In January 2025 a relatively small Chinese research operation released DeepSeek for general use. It is a new AI product that at first glance seems to be almost as powerful as the state-of-the-art programs of American leaders of the AI space, such as OpenAI, Google and Anthropic. And in March 2025, a Chinese startup released Manus AI, an AI ‘agent’ tool that assists with autonomous task handling. 

Frankly, the hype around these two Chinese products has been overblown. They are solid offerings, but they are still largely derivative of, and enabled by, AI and related innovation emanating from the democracies. Specifically, they rely heavily on underlying AI algorithms and critical semiconductor chip infrastructure that are produced only in countries currently making up the G7 democracies, including Japan, the US and several countries in Europe such as the Netherlands and Germany.

The democracies’ lead in AI will be further accentuated when OpenAI releases ChatGPT 5 later in 2025. This new product will exhibit enhanced reasoning and logic, multimodal integration (that is, processing text, images, audio and video in a single system), and a greatly amplified context window, to enable longer-term memory and unified longitudinal discussions. 

The G7 must protect advanced AI technologies

Nevertheless, the advances shown by DeepSeek and Manus are a wakeup call that the G7 needs to support and protect the AI space, including in the all-important semiconductor chip domain. 

Here are some practical steps. The G7 should keep up strong sanctions against China and Russia on high tech products and services generally, but especially covering certain AI algorithms and the ‘secret sauce’ found in the high tech machines used to produce the needed semiconductor chips. 

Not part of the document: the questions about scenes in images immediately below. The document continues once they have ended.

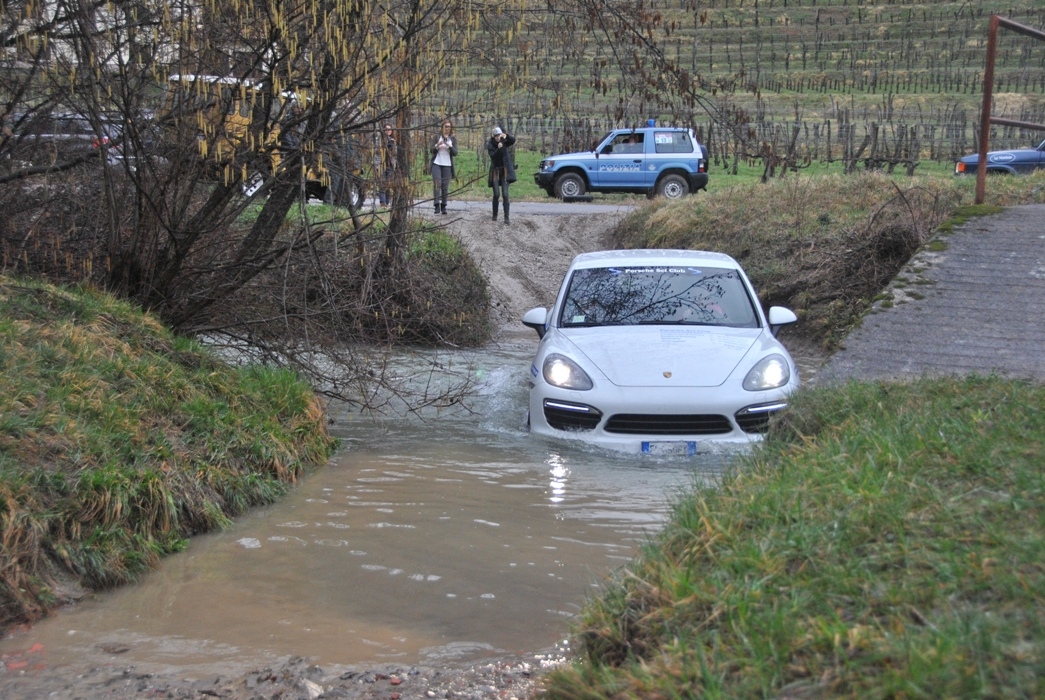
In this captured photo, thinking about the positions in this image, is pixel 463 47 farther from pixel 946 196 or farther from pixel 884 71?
pixel 884 71

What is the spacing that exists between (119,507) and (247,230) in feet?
13.7

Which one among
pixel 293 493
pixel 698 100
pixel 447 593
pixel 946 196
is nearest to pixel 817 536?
pixel 447 593

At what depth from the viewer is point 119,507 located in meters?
5.44

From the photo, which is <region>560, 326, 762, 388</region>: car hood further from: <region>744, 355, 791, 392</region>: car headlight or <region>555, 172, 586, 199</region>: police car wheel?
<region>555, 172, 586, 199</region>: police car wheel

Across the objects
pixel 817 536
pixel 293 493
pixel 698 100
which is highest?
pixel 698 100

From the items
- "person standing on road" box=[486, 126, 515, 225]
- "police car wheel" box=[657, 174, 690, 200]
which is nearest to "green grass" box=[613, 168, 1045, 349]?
"person standing on road" box=[486, 126, 515, 225]

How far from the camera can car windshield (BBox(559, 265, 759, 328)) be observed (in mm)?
8406

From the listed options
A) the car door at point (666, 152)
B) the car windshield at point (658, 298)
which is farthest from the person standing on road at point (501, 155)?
the car windshield at point (658, 298)

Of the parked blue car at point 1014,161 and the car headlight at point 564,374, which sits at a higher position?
the parked blue car at point 1014,161

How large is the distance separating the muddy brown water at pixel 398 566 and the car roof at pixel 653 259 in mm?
1835

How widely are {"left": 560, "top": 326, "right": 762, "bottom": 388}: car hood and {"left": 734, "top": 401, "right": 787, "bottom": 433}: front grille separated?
265mm

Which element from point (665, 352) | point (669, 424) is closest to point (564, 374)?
point (665, 352)

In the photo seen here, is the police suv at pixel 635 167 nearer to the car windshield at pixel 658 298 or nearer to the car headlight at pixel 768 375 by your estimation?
the car windshield at pixel 658 298

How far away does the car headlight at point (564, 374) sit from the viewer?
7.49m
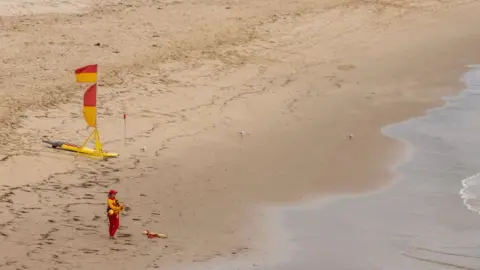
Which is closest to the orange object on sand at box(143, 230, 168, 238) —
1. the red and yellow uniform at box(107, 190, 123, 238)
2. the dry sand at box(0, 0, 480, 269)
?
the dry sand at box(0, 0, 480, 269)

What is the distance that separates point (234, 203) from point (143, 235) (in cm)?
188

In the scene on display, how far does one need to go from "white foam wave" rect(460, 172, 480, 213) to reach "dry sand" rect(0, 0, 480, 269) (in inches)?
Result: 51.7

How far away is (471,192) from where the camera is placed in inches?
566

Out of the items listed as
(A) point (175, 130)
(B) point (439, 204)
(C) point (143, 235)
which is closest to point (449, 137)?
(B) point (439, 204)

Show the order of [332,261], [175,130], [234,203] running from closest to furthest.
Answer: [332,261]
[234,203]
[175,130]

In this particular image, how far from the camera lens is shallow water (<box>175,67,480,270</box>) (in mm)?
11703

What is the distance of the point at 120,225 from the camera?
12.2m

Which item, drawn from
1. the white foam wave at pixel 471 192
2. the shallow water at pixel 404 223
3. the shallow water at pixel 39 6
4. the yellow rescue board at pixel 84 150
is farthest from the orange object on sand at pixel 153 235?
the shallow water at pixel 39 6

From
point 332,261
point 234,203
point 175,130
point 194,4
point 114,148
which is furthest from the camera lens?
point 194,4

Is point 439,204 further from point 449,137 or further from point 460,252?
point 449,137

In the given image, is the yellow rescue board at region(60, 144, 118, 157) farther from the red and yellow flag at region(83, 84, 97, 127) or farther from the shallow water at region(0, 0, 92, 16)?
the shallow water at region(0, 0, 92, 16)

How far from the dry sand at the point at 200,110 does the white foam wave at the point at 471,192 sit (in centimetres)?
131

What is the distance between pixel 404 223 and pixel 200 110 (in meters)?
5.46

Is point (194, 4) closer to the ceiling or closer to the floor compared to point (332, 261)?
closer to the ceiling
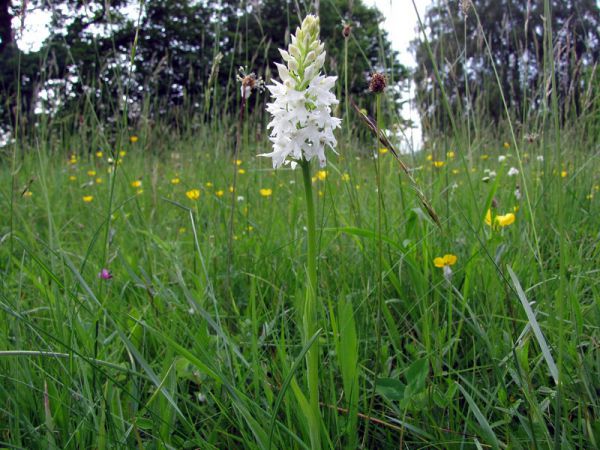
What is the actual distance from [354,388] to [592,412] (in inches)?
18.0

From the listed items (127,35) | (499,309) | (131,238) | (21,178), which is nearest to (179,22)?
→ (127,35)

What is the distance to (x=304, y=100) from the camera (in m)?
0.74

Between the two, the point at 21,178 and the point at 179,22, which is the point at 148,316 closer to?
the point at 21,178

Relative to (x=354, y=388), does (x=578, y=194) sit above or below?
above

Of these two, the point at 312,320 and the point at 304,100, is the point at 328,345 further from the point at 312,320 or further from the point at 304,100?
the point at 304,100

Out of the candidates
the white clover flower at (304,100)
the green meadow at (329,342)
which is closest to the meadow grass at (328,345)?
the green meadow at (329,342)

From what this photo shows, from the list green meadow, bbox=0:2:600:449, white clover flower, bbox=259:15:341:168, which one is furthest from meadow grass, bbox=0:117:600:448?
white clover flower, bbox=259:15:341:168

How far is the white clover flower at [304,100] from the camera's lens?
726mm

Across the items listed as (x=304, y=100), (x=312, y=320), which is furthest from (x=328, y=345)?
(x=304, y=100)

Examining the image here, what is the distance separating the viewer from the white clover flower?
28.6 inches

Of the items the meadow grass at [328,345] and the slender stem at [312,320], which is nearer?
the slender stem at [312,320]

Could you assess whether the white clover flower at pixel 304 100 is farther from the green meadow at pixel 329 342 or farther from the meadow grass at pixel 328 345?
the meadow grass at pixel 328 345

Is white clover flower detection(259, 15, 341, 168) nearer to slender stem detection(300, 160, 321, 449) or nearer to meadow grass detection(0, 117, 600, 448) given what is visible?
slender stem detection(300, 160, 321, 449)

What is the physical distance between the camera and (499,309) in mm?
1254
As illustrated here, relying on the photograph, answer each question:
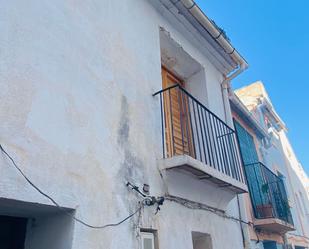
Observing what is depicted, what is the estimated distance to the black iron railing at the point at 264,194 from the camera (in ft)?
25.7

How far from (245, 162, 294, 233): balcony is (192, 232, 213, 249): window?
3.07m

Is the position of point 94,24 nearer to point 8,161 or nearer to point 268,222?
point 8,161

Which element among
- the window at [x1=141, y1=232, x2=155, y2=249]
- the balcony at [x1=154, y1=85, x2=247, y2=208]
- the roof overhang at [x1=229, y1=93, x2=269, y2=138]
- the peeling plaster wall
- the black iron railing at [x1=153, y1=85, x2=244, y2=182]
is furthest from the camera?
the roof overhang at [x1=229, y1=93, x2=269, y2=138]

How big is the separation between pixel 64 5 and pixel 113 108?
1.30 metres

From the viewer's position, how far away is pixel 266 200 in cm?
849

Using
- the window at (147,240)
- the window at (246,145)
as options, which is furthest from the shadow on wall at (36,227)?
the window at (246,145)

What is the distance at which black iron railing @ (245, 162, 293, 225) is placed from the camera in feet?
25.7

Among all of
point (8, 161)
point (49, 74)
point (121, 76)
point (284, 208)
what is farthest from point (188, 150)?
point (284, 208)

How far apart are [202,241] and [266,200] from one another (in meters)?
4.60

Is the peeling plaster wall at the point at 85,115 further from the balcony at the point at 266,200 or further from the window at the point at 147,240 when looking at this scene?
the balcony at the point at 266,200

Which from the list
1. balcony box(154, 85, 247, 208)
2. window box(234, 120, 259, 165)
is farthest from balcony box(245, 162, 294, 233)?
balcony box(154, 85, 247, 208)

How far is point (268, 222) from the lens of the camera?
7.26 m

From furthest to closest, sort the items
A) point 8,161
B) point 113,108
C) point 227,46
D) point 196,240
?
point 227,46, point 196,240, point 113,108, point 8,161

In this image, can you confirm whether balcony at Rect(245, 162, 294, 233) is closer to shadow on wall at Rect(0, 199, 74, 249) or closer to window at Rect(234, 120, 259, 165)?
window at Rect(234, 120, 259, 165)
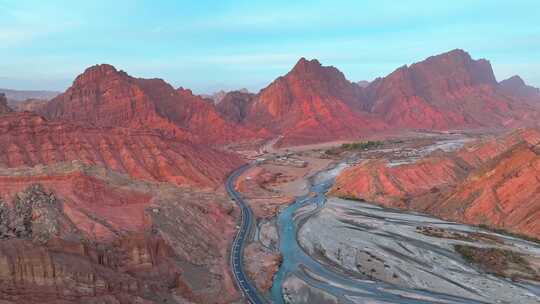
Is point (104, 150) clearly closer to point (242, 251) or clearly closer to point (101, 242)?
point (242, 251)

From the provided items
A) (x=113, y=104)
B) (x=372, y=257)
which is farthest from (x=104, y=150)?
(x=372, y=257)

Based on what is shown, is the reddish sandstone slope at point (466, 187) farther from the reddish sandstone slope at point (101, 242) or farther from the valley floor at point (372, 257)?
the reddish sandstone slope at point (101, 242)

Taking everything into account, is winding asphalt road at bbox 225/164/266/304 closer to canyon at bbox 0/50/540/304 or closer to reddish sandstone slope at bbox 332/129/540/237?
canyon at bbox 0/50/540/304

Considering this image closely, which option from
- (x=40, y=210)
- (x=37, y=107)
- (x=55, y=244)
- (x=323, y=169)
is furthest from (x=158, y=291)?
(x=37, y=107)

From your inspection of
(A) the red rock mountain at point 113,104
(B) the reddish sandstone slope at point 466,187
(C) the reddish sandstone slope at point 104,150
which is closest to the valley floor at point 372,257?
(B) the reddish sandstone slope at point 466,187

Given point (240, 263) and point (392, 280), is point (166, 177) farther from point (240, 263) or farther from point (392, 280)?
point (392, 280)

Beijing has strenuously complained to Team Democracy that these sanctions are hindering Chinese research and development in producing competitive semiconductor chips. Good. It is necessary, therefore, for the G7 to sustain iron-clad resolve in its export controls on high technologies, including by using more AI-based analytical tools to shut down the illegal actions of China and Russia to steal these technologies. 

The G7 members must also prohibit major tech companies, such as Meta, from releasing AI products in open-source form. This business model is highly problematic because adversaries in Team Autocracy can then more easily access the high-value inventions and innovations contained in these open-sourced software products. Bottom line: the democracies should not be giving the autocracies the rope they then use to try to hang us (or their own people).

Finally, in a similar vein, US president Donald Trump’s pivot towards Vladimir Putin over the war in Ukraine should not be extended to relaxing technology export controls on the Russians. The increased commercial and soft power reconciliation apparently planned between the White House and the Kremlin (which includes a multi-game hockey match-up between the two countries – surely a flawed concept given that Canada recently beat the US team in a similar tournament) should not include a thaw on the American technology embargo currently in place against Russia. For the sake of Ukraine, and the citizens of Team Democracy countries everywhere (including 340 million Americans), the members of the G7 certainly do not want Russia to be able to obtain the most powerful AI semiconductor chips and algorithms in the world from their suppliers in the United States.